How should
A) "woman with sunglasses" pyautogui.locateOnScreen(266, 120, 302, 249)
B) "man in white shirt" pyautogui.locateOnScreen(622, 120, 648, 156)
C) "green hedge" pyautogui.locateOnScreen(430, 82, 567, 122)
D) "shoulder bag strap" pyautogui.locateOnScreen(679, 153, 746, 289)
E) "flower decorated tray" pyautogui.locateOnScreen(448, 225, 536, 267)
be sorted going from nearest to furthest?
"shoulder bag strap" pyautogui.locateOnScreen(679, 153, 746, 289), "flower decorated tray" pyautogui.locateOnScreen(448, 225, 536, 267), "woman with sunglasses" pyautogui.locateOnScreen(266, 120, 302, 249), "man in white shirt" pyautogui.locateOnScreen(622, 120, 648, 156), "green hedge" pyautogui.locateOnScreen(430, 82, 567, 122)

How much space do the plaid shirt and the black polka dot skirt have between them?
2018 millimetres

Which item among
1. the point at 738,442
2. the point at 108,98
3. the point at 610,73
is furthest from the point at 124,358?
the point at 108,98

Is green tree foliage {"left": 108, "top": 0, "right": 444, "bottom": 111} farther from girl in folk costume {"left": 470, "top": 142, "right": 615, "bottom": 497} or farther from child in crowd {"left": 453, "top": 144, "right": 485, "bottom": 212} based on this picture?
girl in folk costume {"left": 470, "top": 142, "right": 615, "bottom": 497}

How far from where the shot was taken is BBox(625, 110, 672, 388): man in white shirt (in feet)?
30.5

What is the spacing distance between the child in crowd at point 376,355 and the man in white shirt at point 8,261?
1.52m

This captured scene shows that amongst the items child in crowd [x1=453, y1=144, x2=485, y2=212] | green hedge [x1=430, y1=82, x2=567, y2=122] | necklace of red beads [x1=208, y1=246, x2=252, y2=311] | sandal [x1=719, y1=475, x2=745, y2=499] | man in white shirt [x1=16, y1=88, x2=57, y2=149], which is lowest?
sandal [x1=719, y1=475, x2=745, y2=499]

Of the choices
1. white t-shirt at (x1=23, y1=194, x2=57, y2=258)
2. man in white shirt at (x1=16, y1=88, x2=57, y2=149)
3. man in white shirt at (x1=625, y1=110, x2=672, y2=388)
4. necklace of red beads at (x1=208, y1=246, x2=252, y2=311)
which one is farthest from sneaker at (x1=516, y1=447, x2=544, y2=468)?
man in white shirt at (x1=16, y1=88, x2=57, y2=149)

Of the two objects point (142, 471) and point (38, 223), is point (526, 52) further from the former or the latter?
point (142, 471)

────────────────────────────────────────

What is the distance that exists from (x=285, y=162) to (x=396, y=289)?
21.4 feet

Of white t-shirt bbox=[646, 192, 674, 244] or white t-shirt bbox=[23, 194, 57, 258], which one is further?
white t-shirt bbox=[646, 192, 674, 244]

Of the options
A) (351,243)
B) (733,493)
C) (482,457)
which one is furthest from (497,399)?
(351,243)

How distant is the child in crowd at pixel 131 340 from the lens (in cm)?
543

────────────────────────────────────────

GIVEN INSTRUCTION: Copy each line of the records above that contains the word "flower".

COMPLETE ANSWER:
E) "flower decorated tray" pyautogui.locateOnScreen(448, 225, 536, 267)
"shoulder bag strap" pyautogui.locateOnScreen(679, 153, 746, 289), "flower decorated tray" pyautogui.locateOnScreen(448, 225, 536, 267), "woman with sunglasses" pyautogui.locateOnScreen(266, 120, 302, 249), "man in white shirt" pyautogui.locateOnScreen(622, 120, 648, 156), "green hedge" pyautogui.locateOnScreen(430, 82, 567, 122)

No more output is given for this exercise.